The survey also suggests that there is greater interest from buyers, with an increase over the past five months in the numbers of buyer inquiries. While this does fit with other evidence relating to mortgage approvals, a health warning is necessary with this figure with regard to potential survivor bias.
The survey measures the inquiries received by existing surveyors. There are fewer estate agents on the high street, so one might expect a rise in inquiries for those who have survived whether there had been an increase in activity in the market or not.
Leaving that technical point aside the clear picture is one of greater calm, even if prices are continuing to slide.
Given the level of Government intervention in the market and the emergency interest rate set by the Bank of England it would be seriously worrying if the housing market had not responded to some degree.
The real question is whether this is a temporary or a permanent check on the pace of decline in the market.

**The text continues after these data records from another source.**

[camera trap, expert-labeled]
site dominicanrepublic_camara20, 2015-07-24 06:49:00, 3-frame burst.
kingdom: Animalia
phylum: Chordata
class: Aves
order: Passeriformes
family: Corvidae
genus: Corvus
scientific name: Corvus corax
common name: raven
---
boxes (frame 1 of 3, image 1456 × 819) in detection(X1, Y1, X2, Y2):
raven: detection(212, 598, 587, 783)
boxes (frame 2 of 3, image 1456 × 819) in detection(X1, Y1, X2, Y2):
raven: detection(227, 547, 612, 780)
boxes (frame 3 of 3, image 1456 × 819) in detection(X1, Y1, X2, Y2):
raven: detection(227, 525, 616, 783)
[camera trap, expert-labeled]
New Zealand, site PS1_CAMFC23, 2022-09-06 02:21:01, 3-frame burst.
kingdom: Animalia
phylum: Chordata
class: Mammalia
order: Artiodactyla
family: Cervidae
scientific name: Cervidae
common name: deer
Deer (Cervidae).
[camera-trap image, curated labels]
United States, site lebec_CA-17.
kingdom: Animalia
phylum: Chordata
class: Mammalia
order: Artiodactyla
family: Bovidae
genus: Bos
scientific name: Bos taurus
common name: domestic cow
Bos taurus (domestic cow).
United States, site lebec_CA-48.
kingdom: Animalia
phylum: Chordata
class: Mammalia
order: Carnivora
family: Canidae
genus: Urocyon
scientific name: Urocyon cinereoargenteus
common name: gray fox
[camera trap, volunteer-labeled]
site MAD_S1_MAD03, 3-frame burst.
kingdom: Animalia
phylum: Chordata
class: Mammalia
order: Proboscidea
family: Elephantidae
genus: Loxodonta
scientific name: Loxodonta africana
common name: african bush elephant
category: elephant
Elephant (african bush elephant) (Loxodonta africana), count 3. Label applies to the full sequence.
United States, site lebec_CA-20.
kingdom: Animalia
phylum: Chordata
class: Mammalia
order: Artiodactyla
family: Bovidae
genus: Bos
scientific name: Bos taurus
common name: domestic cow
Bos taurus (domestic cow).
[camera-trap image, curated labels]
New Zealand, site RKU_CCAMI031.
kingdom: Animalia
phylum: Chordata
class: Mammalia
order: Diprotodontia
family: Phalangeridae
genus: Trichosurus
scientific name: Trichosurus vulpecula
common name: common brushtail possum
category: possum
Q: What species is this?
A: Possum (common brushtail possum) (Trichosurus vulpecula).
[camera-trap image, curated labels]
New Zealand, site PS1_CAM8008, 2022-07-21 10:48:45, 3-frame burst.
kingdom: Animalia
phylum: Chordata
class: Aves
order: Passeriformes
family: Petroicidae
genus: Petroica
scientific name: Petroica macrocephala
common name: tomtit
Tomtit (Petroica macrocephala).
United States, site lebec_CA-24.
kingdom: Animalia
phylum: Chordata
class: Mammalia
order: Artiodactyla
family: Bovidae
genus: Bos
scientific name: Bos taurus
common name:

The big unknown haunting the market is the impact unemployment may have. Historically it has been a huge factor driving down prices, but while history has a habit of repeating itself it need not necessarily.
That said some worrying findings from the US suggest that unemployment and a drop in prices is more likely to lead to a foreclosure (repossession) than high interest rates.
I haven't yet had a chance to read the full discussion paper from the Federal Reserve Bank of Boston and frankly it is rather technical in places, but I have linked to it for those with an interest.
However, here is a paragraph from the abstract: "An important implication of our analysis is that policies designed to reduce foreclosures should focus on ameliorating the immediate effects of job loss and other adverse life events, rather than modifying loans to make them more 'affordable' on a long-term basis."
Now the US and UK residential markets are different and it is certainly not just repossessions that will define the market price of a UK house, but it would be silly to ignore warning signals.
Until the impact of rising unemployment on the housing market becomes clearer in the coming months, it would seem wise to accept as significant the risk that there will be a rise in the downward pressure on house prices.
It is worth adding, though, that does not necessarily mean that there will be a significant rise in the downward pressure on house building. The numbers game played by developers rests on the assumptions they make and at this stage of the game I suspect they are cautious.
So, to answer the above question, it looks as if we will have to wait and see if the housing market is out of the woods, or if it is just in a clearing in the forest.